Lite e bottigliate in strada: torna la paura in centro

Rissa tra extracomunitari: due finiscono in ospedale, il terzo portato in questura
PESCARA. Una lite tra stranieri finisce a bottigliate e semina panico e terrore in centro. È accaduto ieri sera, intorno alle 20, davanti a una tabaccheria all'angolo tra via Mazzini e corso Vittorio Emanule, nelle vicinanze del terminal della stazione.
Pare sia stato un battibecco tra pakistani e nigeriani, scaturito forse per futili motivi, a far scattare un furioso litigio, per poi passare alle mani, fino a usare delle bottiglie come armi. Tre le persone coinvolte nella zuffa, almeno stando a una prima ricostruzione dei fatti della polizia, intervenuta con molte pattuglie, insieme a carabinieri e polizia municipale. E due feriti sono finiti in ospedale, in condizioni non gravi.

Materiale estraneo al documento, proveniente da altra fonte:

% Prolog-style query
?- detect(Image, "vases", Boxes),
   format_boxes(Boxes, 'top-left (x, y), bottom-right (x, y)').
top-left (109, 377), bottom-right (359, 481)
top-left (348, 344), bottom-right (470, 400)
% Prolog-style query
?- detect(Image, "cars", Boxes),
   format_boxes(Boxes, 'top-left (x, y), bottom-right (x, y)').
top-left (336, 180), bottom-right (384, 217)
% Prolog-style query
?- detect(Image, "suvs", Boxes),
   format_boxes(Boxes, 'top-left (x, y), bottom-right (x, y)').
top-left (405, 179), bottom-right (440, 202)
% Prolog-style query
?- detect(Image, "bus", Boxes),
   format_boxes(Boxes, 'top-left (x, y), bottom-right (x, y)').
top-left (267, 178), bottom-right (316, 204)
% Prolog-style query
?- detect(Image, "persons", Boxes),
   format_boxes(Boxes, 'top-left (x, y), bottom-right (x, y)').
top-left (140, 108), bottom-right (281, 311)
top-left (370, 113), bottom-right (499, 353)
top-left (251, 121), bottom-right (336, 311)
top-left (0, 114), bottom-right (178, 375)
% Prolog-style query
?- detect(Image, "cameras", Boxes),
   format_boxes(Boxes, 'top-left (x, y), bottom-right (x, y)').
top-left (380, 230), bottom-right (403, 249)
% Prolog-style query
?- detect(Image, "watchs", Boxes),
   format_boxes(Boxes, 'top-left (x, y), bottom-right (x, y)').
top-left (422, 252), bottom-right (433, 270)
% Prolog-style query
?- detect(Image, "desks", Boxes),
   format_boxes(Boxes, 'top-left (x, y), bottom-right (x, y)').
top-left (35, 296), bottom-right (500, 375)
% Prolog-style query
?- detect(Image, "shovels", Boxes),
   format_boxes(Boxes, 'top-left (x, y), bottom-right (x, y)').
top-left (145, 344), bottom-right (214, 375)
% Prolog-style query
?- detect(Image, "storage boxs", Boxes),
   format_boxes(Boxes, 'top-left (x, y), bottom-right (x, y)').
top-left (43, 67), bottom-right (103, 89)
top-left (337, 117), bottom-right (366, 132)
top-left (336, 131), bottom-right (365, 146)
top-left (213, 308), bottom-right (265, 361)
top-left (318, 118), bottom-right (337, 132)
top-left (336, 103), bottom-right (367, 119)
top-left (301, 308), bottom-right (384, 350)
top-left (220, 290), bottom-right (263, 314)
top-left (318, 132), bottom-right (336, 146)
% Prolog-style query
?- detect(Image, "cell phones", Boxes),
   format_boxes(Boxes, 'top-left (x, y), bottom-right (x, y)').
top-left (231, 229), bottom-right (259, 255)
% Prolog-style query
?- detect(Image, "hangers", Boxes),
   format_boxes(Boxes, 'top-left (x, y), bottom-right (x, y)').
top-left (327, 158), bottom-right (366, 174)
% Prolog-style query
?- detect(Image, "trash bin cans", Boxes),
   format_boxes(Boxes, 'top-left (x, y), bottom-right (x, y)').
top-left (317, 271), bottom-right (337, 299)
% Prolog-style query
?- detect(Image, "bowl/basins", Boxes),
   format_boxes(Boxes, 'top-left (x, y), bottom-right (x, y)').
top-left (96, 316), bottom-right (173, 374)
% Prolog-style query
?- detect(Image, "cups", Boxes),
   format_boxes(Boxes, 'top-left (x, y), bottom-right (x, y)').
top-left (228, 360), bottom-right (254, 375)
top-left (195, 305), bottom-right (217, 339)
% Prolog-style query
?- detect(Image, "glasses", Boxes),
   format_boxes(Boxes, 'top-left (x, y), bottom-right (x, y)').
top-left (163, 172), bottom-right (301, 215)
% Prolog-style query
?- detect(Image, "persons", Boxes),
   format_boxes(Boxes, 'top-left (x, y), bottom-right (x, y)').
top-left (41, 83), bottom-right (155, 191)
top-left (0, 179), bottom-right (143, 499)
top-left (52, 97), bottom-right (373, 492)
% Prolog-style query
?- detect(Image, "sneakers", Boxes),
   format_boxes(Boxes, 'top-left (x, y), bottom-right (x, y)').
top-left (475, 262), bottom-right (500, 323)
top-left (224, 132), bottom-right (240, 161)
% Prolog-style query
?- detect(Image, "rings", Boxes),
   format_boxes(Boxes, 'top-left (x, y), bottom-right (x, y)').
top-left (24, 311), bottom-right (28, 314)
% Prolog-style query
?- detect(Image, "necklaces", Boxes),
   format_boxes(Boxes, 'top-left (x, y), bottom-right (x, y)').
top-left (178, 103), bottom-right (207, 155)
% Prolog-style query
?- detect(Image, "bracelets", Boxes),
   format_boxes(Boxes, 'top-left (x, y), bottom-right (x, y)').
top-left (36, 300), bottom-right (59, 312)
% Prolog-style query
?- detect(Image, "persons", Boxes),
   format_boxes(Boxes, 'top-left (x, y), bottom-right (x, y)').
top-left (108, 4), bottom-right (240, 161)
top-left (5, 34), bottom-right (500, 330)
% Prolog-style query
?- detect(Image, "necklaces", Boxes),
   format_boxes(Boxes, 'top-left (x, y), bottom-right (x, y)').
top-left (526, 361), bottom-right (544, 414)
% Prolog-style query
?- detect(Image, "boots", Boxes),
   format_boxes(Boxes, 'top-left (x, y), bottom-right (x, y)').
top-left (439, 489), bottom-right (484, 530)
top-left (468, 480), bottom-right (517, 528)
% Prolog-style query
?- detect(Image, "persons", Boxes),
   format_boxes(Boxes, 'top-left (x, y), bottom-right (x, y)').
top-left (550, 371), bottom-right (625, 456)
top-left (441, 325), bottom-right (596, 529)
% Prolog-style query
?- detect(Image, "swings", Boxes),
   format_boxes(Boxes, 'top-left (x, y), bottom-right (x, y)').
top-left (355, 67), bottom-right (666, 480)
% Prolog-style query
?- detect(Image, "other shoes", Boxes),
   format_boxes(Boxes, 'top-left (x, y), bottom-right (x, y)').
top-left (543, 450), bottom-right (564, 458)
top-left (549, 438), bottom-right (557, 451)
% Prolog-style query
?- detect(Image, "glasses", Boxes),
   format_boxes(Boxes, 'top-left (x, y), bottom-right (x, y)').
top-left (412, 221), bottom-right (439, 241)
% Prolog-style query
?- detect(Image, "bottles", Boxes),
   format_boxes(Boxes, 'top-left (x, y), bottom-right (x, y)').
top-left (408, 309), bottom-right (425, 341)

Ancora una volta, come è già accaduto in diverse occasioni nei mesi scorsi in questa porzione della città, la violenza si è consumata in pieno centro, sotto gli occhi di tutti. Passanti e cittadini continuano ad assistere a liti, zuffe e risse e, impotenti, invocano e allertano le forze dell'ordine.
Imponente lo spiegamento delle forze dell'ordine, ieri sera, con nove pattuglie - tra polizia, carabinieri e vigili urbani - che si sono concentrate in corso Umberto, dove qualcuno dei partecipanti alla rissa sarebbe fuggito, come raccontato dai testimoni dell'accaduto.
Dei due uomini soccorsi dal personale del 118 e finiti al pronto soccorso, uno è rimasto ferito al torace dopo essere stato colpito con dei pezzi di una bottiglia di vetro, scagliata presumibilmente da un pakistano. È un afgano di 34 anni.
L'altro ferito, un ventenne pakistano, è stato colpito al braccio. Avrebbe riportato una lieve contusione. Entrambi i feriti, raggiunti in corso Vittorio Emanuele dal personale del 118 che è stato allertato dalla polizia, non sono in pericolo di morte.
Gli accertamenti sono andati avanti nel corso della notte e l’uomo finito in questura è stato interrogato sulla dinamica dei fatti e sulle motivazioni che hanno generato la rissa. È possibile che alla base di tutto ci sia il tentativo di alcuni pakistani di allontanare i nigeriani presenti nella zona di via Mazzini, pare ubriachi.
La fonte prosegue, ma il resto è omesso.